Monday, March 24, 2008

ROTC – Reserve Officers Training Corps – in the U.S.

In MRS. LIEUTENANT: A SHARON GOLD NOVEL, the husbands of the four newly married women each earned an officer’s commission in the U.S. Army by participating in Reserve Officers Training Corps – ROTC – on their college campuses.

At the start of the novel in the spring of 1970, anti-Vietnam War protests have frequently targeted these ROTC on-campus programs.

The Wikipedia entry on ROTC gives the history of the program:

“The concept of ROTC in the United States began with the Morrill Act of 1862 which established the land-grant colleges. Part of the federal government's requirement for these schools was that they include military tactics as part of their curriculum, forming what became known as ROTC.

“Until the 1960s, many major universities required compulsory ROTC for all of their male students.

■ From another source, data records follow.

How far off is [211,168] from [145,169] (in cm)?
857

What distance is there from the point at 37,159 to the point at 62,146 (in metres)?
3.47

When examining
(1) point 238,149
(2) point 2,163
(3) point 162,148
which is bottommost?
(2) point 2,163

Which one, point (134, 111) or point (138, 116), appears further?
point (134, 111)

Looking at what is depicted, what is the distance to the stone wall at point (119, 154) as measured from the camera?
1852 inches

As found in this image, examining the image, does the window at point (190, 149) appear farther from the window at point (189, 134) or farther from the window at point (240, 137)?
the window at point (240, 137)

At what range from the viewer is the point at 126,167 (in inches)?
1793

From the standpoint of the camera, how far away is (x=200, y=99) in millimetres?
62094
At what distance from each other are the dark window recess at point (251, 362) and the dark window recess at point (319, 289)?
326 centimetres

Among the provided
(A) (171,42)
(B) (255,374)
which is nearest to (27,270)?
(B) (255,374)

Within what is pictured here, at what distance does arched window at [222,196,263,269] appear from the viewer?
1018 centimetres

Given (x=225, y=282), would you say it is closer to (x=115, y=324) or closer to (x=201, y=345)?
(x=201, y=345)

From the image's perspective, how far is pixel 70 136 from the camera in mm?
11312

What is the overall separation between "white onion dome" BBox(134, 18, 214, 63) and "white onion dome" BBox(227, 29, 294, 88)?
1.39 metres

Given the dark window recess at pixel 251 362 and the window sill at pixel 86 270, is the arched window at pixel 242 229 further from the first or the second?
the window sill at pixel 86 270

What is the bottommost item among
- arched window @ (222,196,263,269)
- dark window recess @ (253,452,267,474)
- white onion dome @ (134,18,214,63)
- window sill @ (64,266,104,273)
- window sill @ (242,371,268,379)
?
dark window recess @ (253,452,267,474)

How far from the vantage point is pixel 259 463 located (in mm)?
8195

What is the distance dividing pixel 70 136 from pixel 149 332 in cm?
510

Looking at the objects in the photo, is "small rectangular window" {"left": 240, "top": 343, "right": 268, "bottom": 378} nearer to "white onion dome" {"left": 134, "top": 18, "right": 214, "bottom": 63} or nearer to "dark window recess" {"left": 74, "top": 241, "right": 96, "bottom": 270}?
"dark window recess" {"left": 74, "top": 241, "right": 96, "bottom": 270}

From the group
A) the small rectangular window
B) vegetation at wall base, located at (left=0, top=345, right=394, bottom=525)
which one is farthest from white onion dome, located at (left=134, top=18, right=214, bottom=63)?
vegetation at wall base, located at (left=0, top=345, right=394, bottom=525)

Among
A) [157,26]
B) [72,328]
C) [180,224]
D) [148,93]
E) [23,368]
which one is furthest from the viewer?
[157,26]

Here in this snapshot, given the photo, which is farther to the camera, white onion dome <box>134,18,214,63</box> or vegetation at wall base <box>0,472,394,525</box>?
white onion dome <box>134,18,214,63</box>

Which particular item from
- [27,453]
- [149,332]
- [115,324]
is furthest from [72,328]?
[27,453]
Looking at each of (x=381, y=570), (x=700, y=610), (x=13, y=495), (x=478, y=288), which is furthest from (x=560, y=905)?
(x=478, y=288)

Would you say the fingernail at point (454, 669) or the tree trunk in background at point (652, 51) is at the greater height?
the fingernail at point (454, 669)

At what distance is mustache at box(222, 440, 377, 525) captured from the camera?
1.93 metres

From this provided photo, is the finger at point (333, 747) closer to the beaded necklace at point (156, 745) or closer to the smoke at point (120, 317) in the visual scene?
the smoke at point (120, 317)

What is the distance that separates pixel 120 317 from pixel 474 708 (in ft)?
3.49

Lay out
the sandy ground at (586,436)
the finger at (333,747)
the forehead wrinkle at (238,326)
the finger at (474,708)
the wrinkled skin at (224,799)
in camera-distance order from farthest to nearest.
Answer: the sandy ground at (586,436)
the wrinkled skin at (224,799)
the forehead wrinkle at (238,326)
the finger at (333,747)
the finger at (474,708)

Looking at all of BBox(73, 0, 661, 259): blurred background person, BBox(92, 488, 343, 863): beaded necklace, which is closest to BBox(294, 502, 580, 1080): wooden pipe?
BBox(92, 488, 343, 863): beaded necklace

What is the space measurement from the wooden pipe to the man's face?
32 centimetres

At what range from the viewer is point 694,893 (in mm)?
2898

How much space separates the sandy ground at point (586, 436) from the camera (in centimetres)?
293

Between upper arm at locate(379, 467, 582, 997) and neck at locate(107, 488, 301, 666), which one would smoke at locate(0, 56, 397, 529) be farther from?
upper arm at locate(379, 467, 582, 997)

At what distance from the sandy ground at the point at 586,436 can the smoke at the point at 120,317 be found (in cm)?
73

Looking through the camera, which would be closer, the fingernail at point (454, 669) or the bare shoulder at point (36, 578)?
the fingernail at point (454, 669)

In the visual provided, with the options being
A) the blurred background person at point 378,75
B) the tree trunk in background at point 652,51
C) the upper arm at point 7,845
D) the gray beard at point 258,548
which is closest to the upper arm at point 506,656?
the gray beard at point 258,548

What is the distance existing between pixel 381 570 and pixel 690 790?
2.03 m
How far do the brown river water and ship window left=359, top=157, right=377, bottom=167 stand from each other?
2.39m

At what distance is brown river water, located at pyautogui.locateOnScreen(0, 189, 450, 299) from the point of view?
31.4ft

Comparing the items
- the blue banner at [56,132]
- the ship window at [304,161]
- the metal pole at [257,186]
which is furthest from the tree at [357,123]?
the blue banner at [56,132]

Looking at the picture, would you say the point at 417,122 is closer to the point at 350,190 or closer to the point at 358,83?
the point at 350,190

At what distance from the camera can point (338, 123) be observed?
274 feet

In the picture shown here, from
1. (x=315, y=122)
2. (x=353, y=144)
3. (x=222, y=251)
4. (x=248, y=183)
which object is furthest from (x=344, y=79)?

However, because of the protests that culminated in the opposition to U.S. involvement in the Vietnam War, compulsory ROTC was dropped in favor of voluntary programs. In some places ROTC was expelled from campus altogether, although it was always possible to participate in off-campus ROTC.”

The four husbands in MRS. LIEUTENANT have signed on for a two-year active duty commitment. When they arrive at Ft. Knox, Kentucky, right after the Kent State National Guard shootings, the expectation is that each of these four officers will serve a “short tour” – a year in Vietnam. And each night on the television news are the reports of the dead and wounded, a daily reminder of what their wives fear most.